:: Gösterilen metin ::
╭──

Hukuk, din ve ahlak
Leman adlı mizah dergisinde yayımlanan bir karikatürde bombalanan bir şehrin üzerinde Muhammed ve Musa adlı iki hayalî kişinin görüntüsünün yer alması sonrasında yaşanan müessif olaylar malum. Adı geçen derginin karikatürde İslam peygamberini resmetmek suretiyle ‘’toplumun dinî değerleri’’ni aşağıladığı iddia edilerek sorumluları ve çizerleri hakkında ceza soruşturması başlatıldı ve derginin toplatılmasına karar verildi.
Bu arada dergiden yapılan açıklamada karikatürün aslında İsrail tarafından öldürülen ve Muhammed adıyla sembolize edilen bir Müslümanın şahsında mazlum Müslümanlara yönelik İsrail saldırganlığını eleştirdiği ve bunun dini değerleri aşağılamakla hiçbir ilgisinin olmadığı belirtildi. Ne var ki, bu açıklama başta Anadolu Ajansı olmak üzere sorumsuz ve kışkırtıcı yayın yapan iktidar medyasını, dinci fanatikleri ve onları galeyana getirecek açıklamalar yapmaktan kaçınmayan AKP’li ve MHP’li politikacıları teskin etmedi.
Böylece provoke edilmiş, organize bir dinci kalabalık Leman dergisi binası önünde toplanarak ‘’Yaşasın Şeriat’’ sloganları altında tehditler savurdular. Bu arada, kendilerine ‘’Büyük Doğu Akıncıları’’ adı veren gruptan bir kişi ‘’Burası Müslüman Anadolu toprağı. Ya biz gideceğiz ya onlar gidecek. Ya onlar ölecekler ya biz öleceğiz. Biz onurla can vermeye de can almaya da hazırız’’ diye konuştu.

╰──

:: Görev tanımı A ::
Aşağıdaki (i), (ii) ve (iii) ifadelerinin Leman karikatürüyle ilgili yukarıdaki metne uyup uymadığını evet ya da hayır diyerek belirtin ve her yanıtı metinden birebir alıntılanan belirleyici sözlerle destekleyin.
(i) Karikatürdeki iki hayalî kişinin adı Muhammed ve Musa'dır.
(ii) Kalabalık, Leman dergisinin binası önünde toplanmıştır.
(iii) Dergiden yapılan açıklamaya göre karikatür dinî değerleri aşağılamakla ilgilidir.
:: Görev tanımı B ::
Leman karikatürüyle ilgili yukarıdaki metne göre aşağıdaki soruları yanıtlayın ve yanıtları aynı işaretlerle sıralayın.
(i) Derginin sorumluları ve çizerleri hakkında ne başlatıldı?
(ii) İktidar medyası anılırken adı geçen haber ajansı hangisidir?
(iii) Bina önünde konuşan kişi, kendilerine hangi adı veren gruptandı?

:: Sağlanan kayıtlar ::
╭──

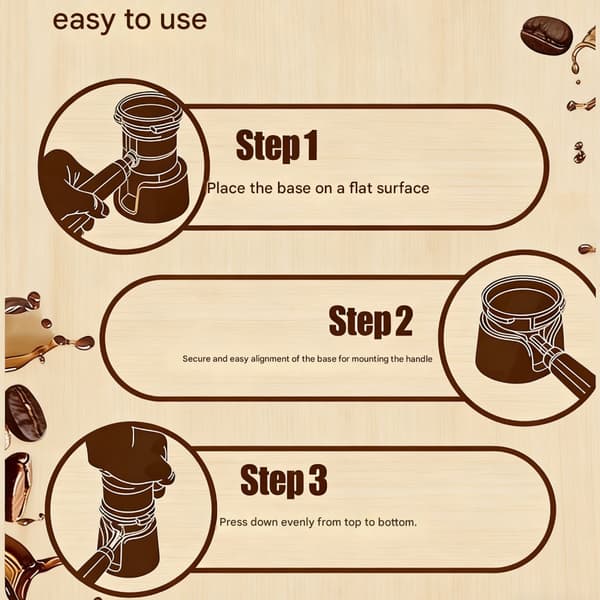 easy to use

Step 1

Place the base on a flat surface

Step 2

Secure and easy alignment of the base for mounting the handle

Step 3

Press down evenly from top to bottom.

╰──
╭──

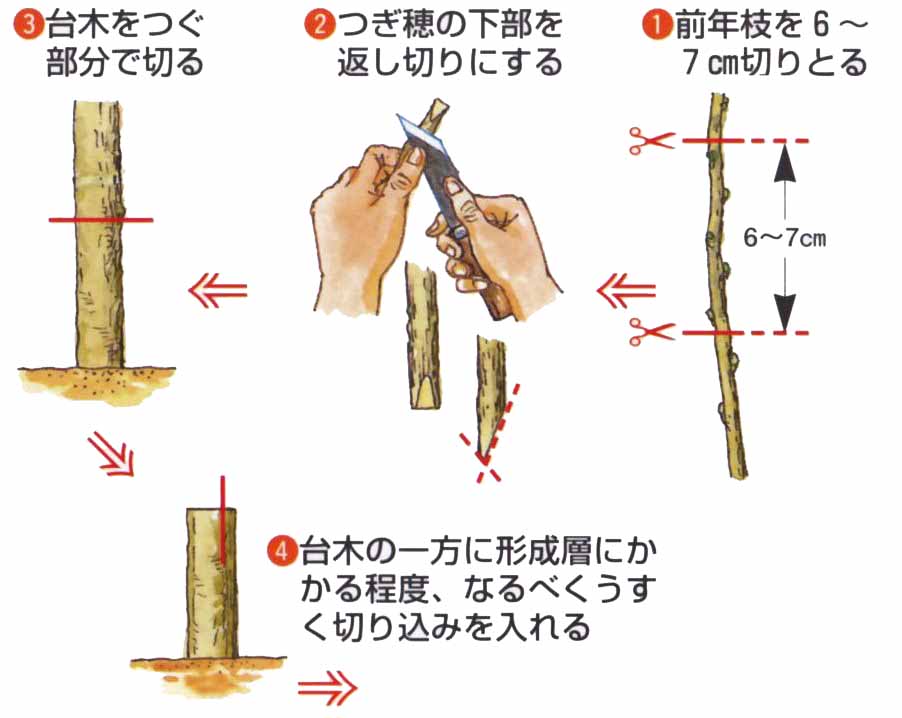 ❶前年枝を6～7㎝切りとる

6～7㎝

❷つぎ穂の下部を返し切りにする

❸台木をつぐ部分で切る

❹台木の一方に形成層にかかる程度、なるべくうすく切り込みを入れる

╰──

:: Nihai yanıt A ::
(i) Evet: "Muhammed ve Musa adlı iki hayalî kişinin"
(ii) Evet: "Leman dergisi binası önünde toplanarak"
(iii) Hayır: "bunun dini değerleri aşağılamakla hiçbir ilgisinin olmadığı belirtildi"

:: Nihai yanıt B ::
(i) Ceza soruşturması başlatıldı.
(ii) Anadolu Ajansı.
(iii) Büyük Doğu Akıncıları.